READING TEXT:
There was both defiance and despair in that cry, for Central Harlem is no place like home. It occupies only a 3.5-sq.-mi. wedge of upper Manhattan, but 232,000 people are packed into it, 94% of them black. Its worst streets are so crowded that if the same density prevailed throughout New York City the entire population of the U.S. could be jammed into just three of its five boroughs. It seethes with life and frequently boils over in violence. Its drug addiction rate is ten times higher than New York City's, twelve times higher than the nation's. Its murder rate is six times higher than the city's. "This is the jungle," says a Harlem woman, "the very heart of it."
Rats & Roaches. The jungle is, above all, inexorably and everlastingly dreary. There is no fun, no glamour here. There is little excitement even in the violence and sin. There are, of course, a few clearings. In the handsome residences up on Sugar Hill and the comfortable Riverton Apartments along the Harlem River, the black bourgeoisie live much as their middle-class white counterparts do. Dozens of such project apartment buildings rise above Harlem's slums like so many monoliths, changing the section's skyline as drastically as they have changed lower Manhattan's.
But there are also the tenements where the mortar is so fatigued with age that hoodlums had merely to peel the bricks from crumbling chimneys last week for ammunition to heave at the cops. Half of Harlem's buildings are officially classified as "deteriorating" or "dilapidated," but no classificationofficial or otherwisecan adequately describe their garbage-strewn hallways and rotting, rickety staircases, their rat-infested rooms and grease-caked stoves where the roaches fight one another for space, their crumbling plaster and Swiss-cheese ceilings.

EXERCISE SET:
1. Please transcribe the Harlem passage, starting with "But there are" and going on through "and Swiss-cheese ceilings.".
2. According to the Harlem passage, how does Central Harlem's murder rate compare with New York City's?
The listing that comes next has nothing to do with the Harlem passage.

INFORMATION PROVIDED:
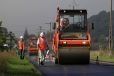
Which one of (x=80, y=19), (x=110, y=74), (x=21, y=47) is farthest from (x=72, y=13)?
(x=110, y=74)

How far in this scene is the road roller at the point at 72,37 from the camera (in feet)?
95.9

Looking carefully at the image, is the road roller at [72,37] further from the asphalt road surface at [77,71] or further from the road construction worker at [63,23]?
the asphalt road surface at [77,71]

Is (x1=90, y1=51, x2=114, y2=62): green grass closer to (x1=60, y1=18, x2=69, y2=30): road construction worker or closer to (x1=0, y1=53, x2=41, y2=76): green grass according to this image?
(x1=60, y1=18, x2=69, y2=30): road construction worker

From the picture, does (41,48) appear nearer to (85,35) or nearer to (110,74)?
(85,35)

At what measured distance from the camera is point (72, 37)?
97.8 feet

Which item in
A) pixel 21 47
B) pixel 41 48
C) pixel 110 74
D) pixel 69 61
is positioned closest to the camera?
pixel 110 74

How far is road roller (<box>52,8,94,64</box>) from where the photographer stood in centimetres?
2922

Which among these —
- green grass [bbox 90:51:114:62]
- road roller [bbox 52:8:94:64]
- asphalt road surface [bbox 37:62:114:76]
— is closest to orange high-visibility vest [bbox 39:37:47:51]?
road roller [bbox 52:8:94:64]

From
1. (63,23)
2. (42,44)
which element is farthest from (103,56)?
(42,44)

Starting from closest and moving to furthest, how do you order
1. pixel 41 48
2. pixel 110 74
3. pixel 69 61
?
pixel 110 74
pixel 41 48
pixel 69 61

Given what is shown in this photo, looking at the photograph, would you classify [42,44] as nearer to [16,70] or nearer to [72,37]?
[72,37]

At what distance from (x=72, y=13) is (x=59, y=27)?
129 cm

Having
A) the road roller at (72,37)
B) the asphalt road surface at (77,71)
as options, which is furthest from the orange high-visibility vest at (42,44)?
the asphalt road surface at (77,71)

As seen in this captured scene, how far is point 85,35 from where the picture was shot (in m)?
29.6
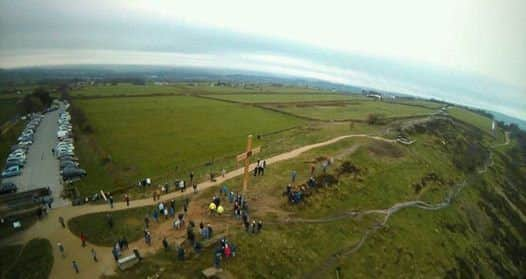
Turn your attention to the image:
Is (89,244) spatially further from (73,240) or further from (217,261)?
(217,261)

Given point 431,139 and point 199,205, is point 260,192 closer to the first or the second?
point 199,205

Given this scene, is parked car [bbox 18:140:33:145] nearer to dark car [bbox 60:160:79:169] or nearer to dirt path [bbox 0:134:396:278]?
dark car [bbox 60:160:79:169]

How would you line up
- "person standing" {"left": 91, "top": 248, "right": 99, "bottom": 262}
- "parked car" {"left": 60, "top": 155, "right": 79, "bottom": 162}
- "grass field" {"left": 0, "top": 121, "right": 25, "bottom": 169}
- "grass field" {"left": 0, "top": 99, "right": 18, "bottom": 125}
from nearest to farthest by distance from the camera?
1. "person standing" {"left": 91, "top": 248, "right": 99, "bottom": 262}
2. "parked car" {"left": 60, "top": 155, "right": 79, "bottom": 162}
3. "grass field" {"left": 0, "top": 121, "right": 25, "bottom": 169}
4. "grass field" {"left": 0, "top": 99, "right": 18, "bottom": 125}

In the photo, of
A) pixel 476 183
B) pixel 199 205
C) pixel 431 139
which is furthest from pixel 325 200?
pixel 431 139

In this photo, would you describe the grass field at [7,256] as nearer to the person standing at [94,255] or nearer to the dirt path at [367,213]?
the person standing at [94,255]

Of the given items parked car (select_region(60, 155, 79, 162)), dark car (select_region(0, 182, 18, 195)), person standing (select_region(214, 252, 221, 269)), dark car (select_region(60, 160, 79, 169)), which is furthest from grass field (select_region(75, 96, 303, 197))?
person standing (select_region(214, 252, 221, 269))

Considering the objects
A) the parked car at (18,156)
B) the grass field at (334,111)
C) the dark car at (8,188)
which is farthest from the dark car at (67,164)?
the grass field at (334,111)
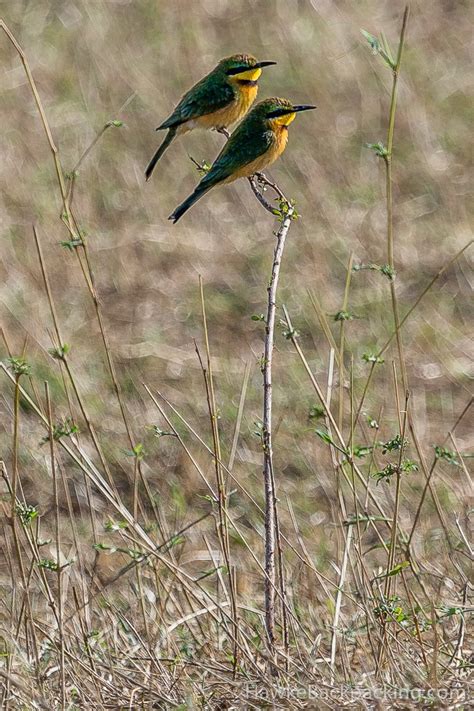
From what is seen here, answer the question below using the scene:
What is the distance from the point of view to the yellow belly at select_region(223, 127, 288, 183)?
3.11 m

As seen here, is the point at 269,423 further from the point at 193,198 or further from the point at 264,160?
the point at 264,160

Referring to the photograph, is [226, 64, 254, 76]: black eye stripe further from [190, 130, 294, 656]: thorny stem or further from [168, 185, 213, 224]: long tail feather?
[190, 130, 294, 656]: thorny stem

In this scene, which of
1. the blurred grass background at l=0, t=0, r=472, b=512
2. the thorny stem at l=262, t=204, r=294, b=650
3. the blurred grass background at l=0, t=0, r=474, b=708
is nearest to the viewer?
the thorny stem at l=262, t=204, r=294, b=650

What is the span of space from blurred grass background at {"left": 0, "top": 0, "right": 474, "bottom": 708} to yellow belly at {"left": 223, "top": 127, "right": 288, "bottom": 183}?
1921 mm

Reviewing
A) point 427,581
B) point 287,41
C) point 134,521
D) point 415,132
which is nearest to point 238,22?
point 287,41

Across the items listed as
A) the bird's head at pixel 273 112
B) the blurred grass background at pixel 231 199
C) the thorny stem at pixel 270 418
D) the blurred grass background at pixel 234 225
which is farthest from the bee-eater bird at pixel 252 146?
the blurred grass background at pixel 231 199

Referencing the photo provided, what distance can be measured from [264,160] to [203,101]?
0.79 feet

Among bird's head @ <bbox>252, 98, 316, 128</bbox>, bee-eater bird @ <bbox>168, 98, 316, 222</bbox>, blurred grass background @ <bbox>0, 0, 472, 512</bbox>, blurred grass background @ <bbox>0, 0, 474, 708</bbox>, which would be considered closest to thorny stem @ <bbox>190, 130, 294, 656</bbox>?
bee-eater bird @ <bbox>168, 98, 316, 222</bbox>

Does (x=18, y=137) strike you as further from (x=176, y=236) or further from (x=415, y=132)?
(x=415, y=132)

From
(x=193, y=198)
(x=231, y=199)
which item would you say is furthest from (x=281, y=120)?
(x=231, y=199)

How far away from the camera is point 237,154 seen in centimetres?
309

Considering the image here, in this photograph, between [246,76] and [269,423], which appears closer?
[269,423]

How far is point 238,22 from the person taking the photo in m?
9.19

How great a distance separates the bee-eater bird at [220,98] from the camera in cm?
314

SOLVED PROBLEMS:
1.
But there are also the tenements where the mortar is so fatigued with age that hoodlums had merely to peel the bricks from crumbling chimneys last week for ammunition to heave at the cops. Half of Harlem's buildings are officially classified as "deteriorating" or "dilapidated," but no classificationofficial or otherwisecan adequately describe their garbage-strewn hallways and rotting, rickety staircases, their rat-infested rooms and grease-caked stoves where the roaches fight one another for space, their crumbling plaster and Swiss-cheese ceilings.

2. It is six times higher than the city's.